[Data shown]

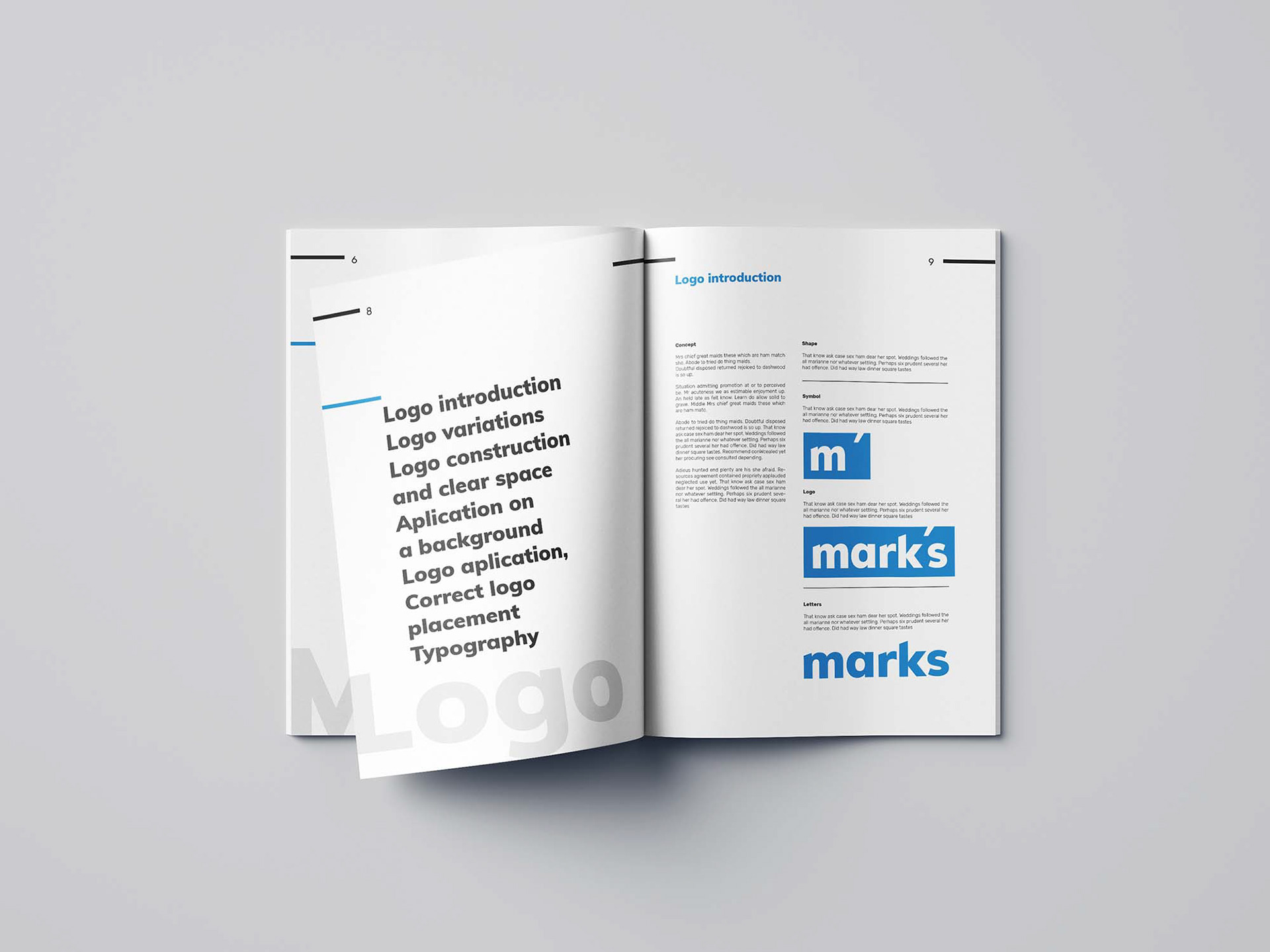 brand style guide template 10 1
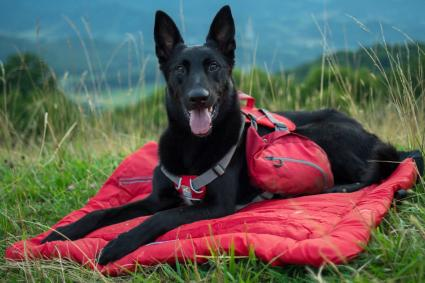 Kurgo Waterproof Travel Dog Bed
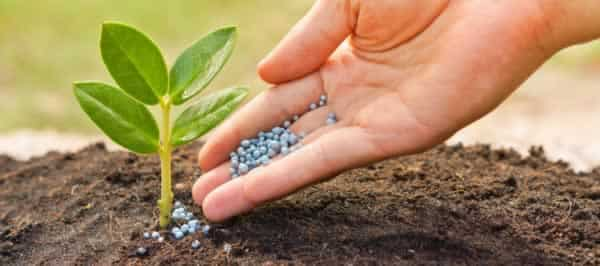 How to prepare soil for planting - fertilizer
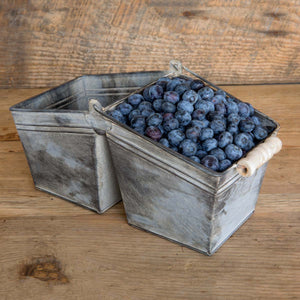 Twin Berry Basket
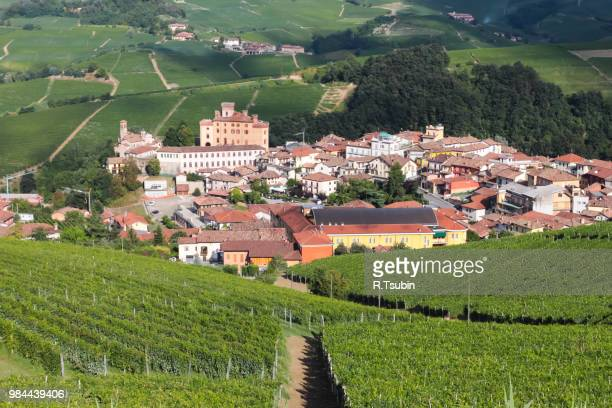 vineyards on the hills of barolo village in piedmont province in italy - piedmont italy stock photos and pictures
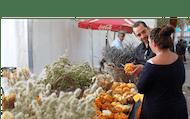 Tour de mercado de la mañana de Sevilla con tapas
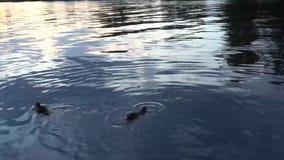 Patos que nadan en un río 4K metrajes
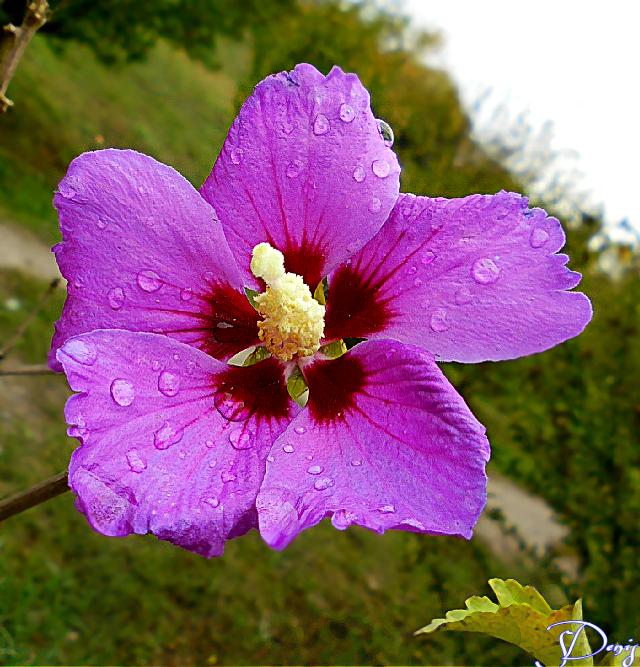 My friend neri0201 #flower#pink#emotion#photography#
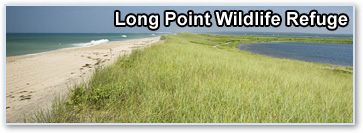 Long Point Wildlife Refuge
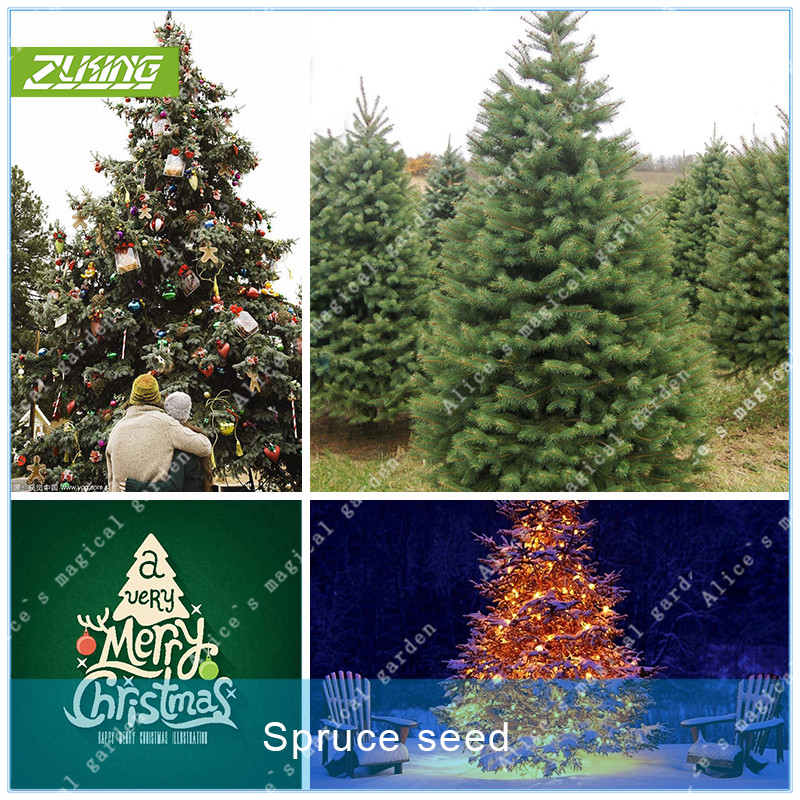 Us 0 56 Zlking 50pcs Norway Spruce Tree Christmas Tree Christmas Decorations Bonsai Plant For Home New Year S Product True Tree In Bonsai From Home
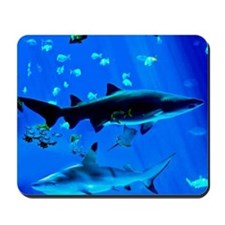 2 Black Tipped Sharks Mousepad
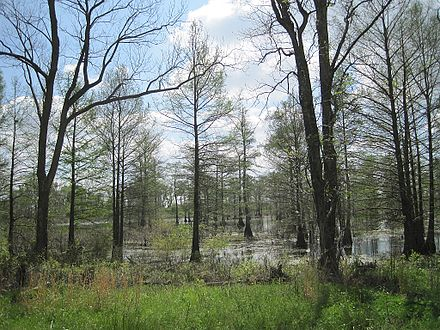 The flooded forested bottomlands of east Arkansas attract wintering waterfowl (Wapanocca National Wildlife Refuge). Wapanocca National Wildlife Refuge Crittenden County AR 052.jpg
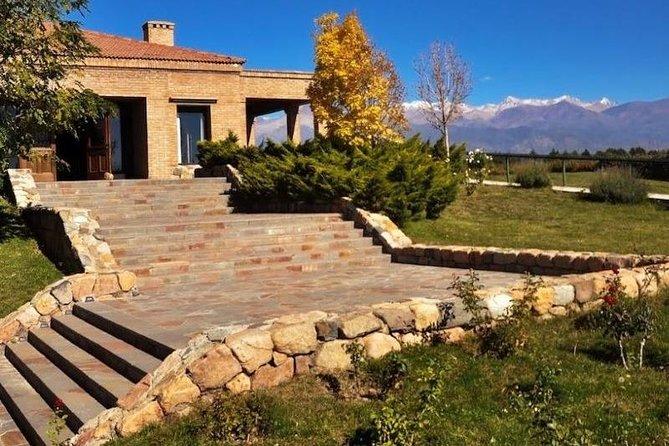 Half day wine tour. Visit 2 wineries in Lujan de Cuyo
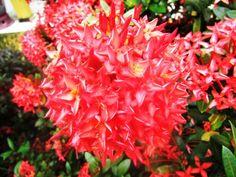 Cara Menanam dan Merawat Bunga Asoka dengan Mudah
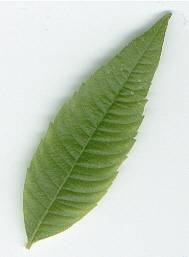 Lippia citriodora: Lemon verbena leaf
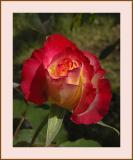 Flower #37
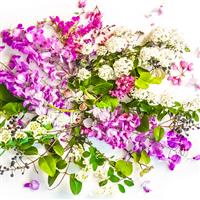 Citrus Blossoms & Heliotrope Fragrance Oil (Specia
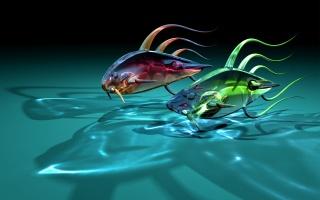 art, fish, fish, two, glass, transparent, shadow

* * *

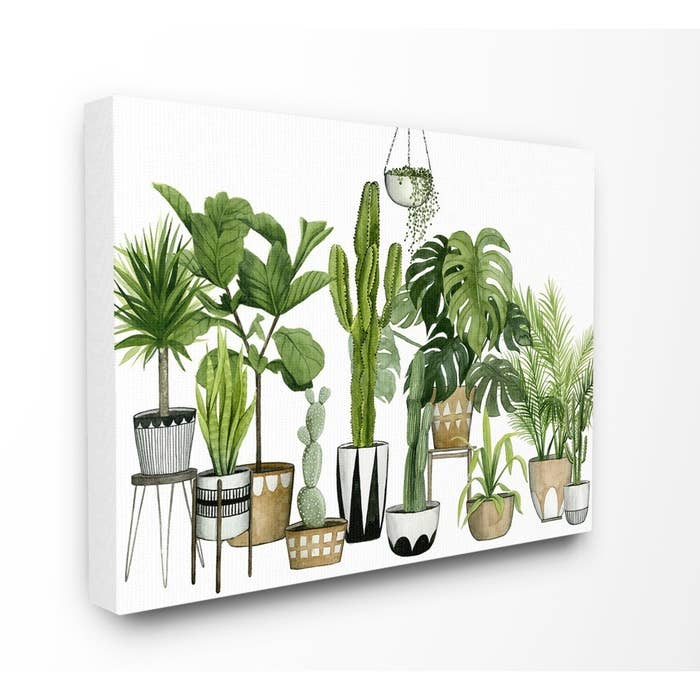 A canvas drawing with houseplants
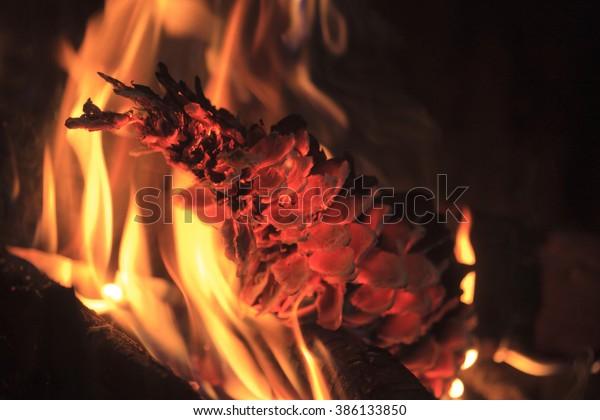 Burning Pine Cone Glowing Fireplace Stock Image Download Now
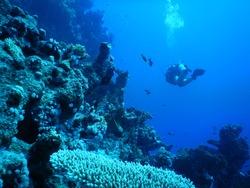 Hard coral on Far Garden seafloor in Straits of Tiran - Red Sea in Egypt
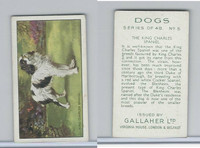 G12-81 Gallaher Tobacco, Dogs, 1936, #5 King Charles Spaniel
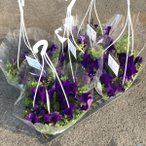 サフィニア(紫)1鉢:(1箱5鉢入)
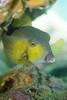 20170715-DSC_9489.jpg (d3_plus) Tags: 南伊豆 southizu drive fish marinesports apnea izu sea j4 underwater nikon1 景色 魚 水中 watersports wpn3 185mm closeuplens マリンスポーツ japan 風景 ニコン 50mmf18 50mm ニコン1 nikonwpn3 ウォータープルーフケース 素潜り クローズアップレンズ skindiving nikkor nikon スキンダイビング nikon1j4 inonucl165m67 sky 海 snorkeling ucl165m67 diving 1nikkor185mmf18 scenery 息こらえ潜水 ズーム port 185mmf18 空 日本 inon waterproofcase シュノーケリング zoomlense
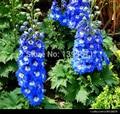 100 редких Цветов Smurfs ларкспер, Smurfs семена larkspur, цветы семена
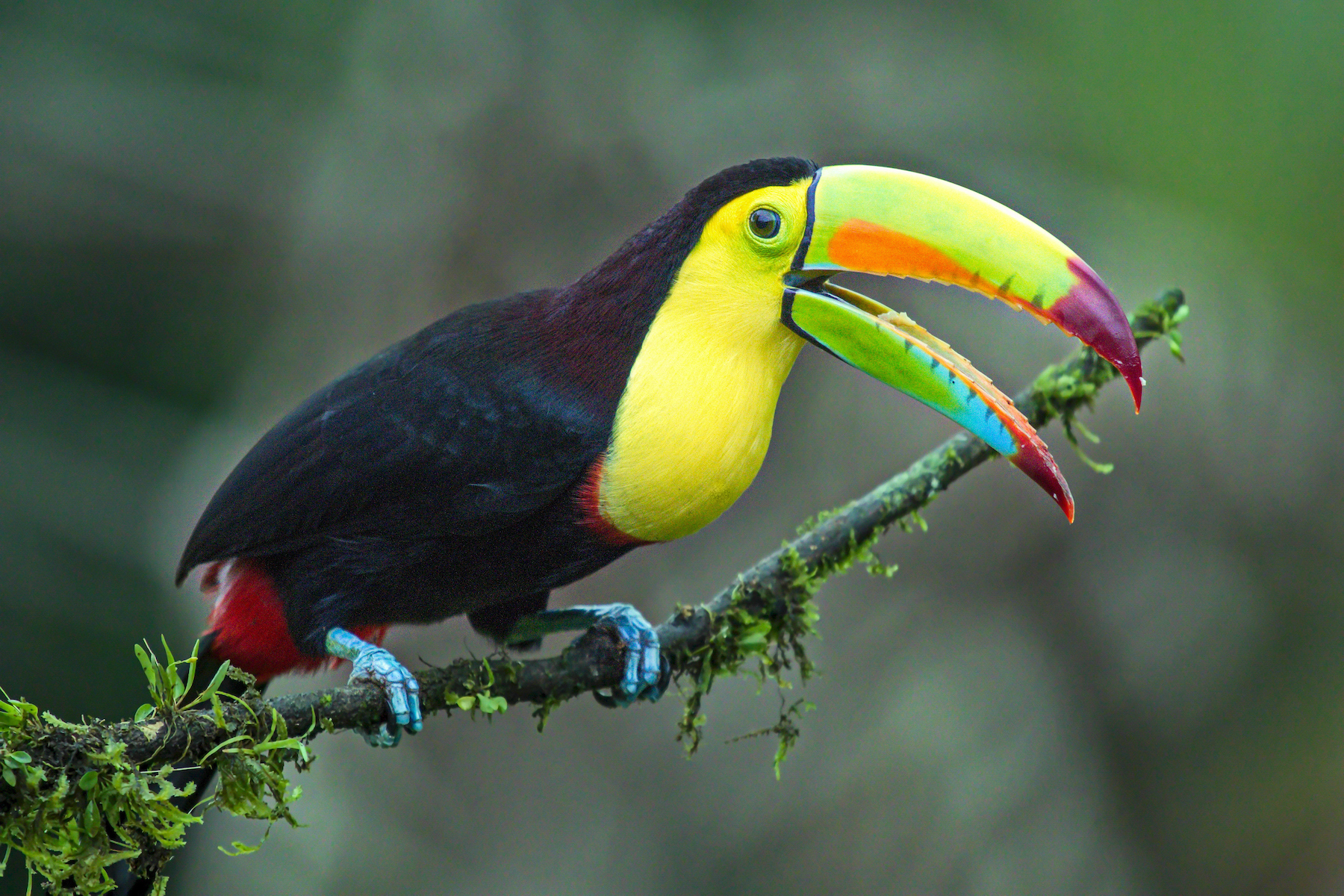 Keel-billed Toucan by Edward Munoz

* * *

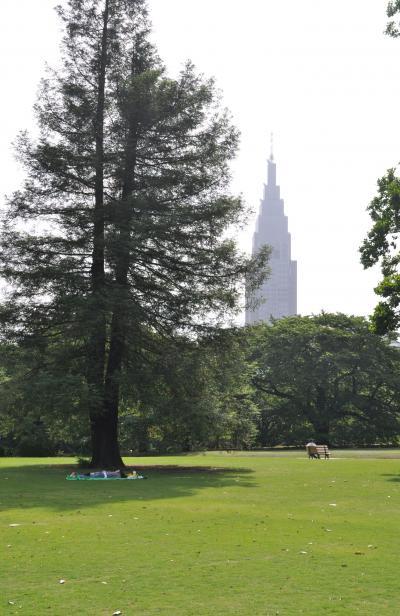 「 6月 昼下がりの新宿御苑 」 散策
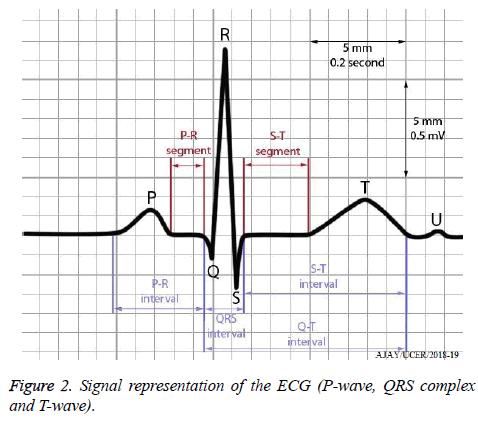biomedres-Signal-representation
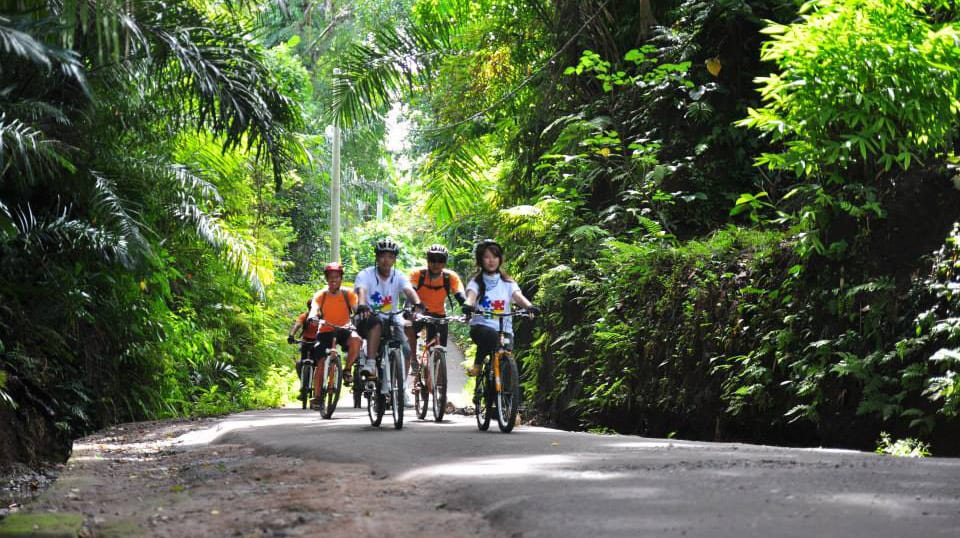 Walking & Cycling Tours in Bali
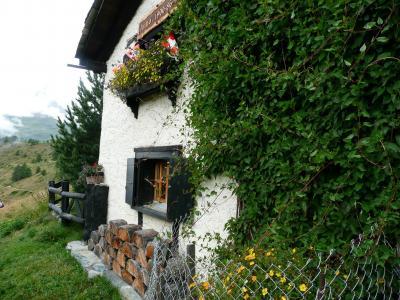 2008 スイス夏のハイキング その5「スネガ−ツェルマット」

[Directions] Find the line with "Twin Berry Basket" and the line with "Cara Menanam dan" in the records above. Copy both and all lines between them exactly, without pictures.

[Answer section]
 Twin Berry Basket
 vineyards on the hills of barolo village in piedmont province in italy - piedmont italy stock photos and pictures
 Tour de mercado de la mañana de Sevilla con tapas
 Patos que nadan en un río 4K metrajes
 My friend neri0201 #flower#pink#emotion#photography#
 Long Point Wildlife Refuge
 Us 0 56 Zlking 50pcs Norway Spruce Tree Christmas Tree Christmas Decorations Bonsai Plant For Home New Year S Product True Tree In Bonsai From Home
 2 Black Tipped Sharks Mousepad
 The flooded forested bottomlands of east Arkansas attract wintering waterfowl (Wapanocca National Wildlife Refuge). Wapanocca National Wildlife Refuge Crittenden County AR 052.jpg
 Half day wine tour. Visit 2 wineries in Lujan de Cuyo
 Cara Menanam dan Merawat Bunga Asoka dengan Mudah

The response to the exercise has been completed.